En uno de los capítulos del libro de Laura Gutman, titulado “Cómo lograr no imponer un discurso engañado sobre nuestros hijos”, la autora concluye que “tenemos que ser capaces de mirar a nuestros hijos con mayor apertura y sin tantos prejuicios, sin prejuzgarlos antes de observarlos. En lugar de interpretar cada cosa que hacen que no nos gusta, en lugar de encerrarlos en personajes que nos calman porque los tenemos rápidamente ubicados, podemos simplemente nombrar cuidadosamente aquello que les sucede, dándole todo el valor real de eso que les sucede. (…) Si a un niño pequeño en vez de decirle ‘qué perezoso que eres, igual que tu padre’, le preguntamos ¿No tienes ganas de ir a la escuela? ¿es porque te molestan los niños? Las cosas cambian radicalmente, el niño no se calza el traje de perezoso que no le hace caso a sus padres, sino que es escuchado y entendido”.

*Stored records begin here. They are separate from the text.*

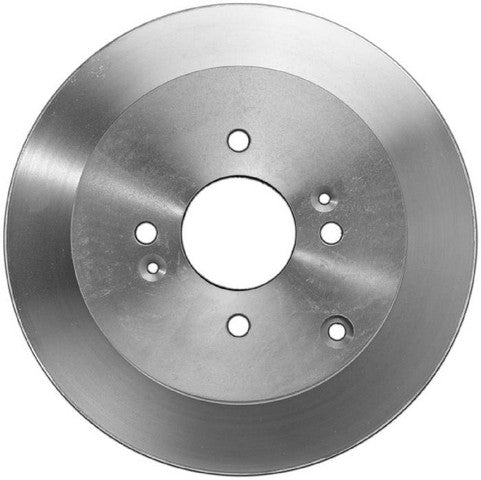 BENDIX PREMIUM DRUM AND ROTOR Disc Brake Rotor  PRT5757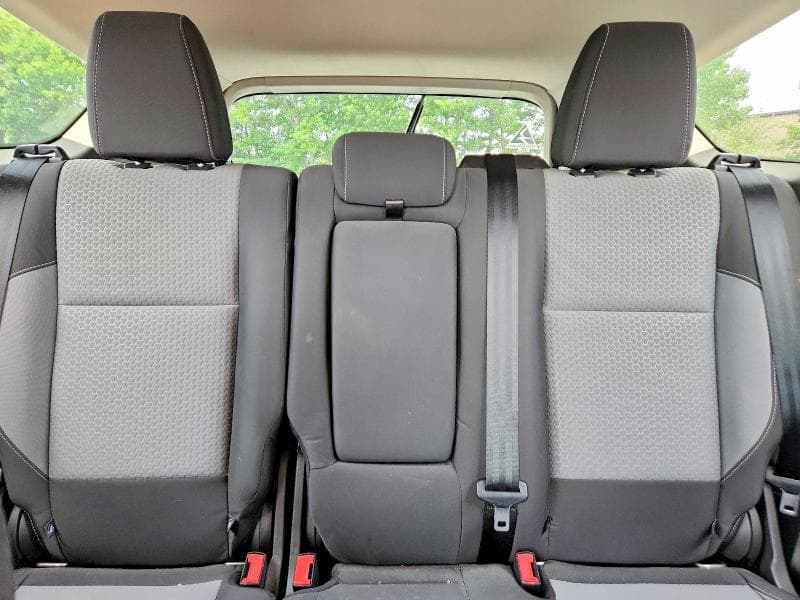 2017 FORD ESCAPE SE 10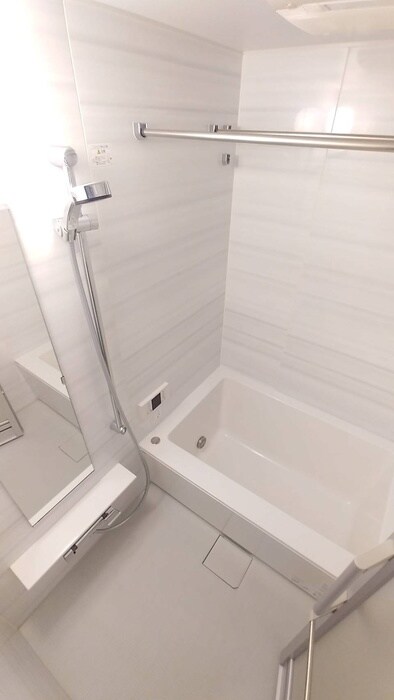 物件内観写真10　(バス／シャワールーム等)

Hoy, en pos de liberarse de estas etiquetas, Laura implementa una metodología que se llama “construcción de la biografía humana”, que intenta tratar de armar el escenario real de cada uno de nosotros y mirarlo objetivamente sin tomar tan en cuenta lo que la persona recuerda que le dictaron en la infancia. “Lo interesante para los adultos es que podamos desarmar ese personaje, un personaje que muchas veces nos hace sufrir. Hay que desnudarse para volver a vestirse con la ropa que corresponde al ser esencial de cada uno; solo entonces, lo que elijamos en nuestra vida personal, afectiva, económica, social, va a ser desde una elección libre, consciente”. Un camino que también intenta Francisca “He tratado de liberarme de ese mandato que conservo en el cuerpo, primero entendiendo y perdonando a mi madre, a la que me hirió porque no supo querer y quizás tampoco aprendió a hacerlo, y eso recién ha ocurrido siendo adulta. Y luego reaprender, paso a paso. Es un camino difícil y duro, diario e interminable.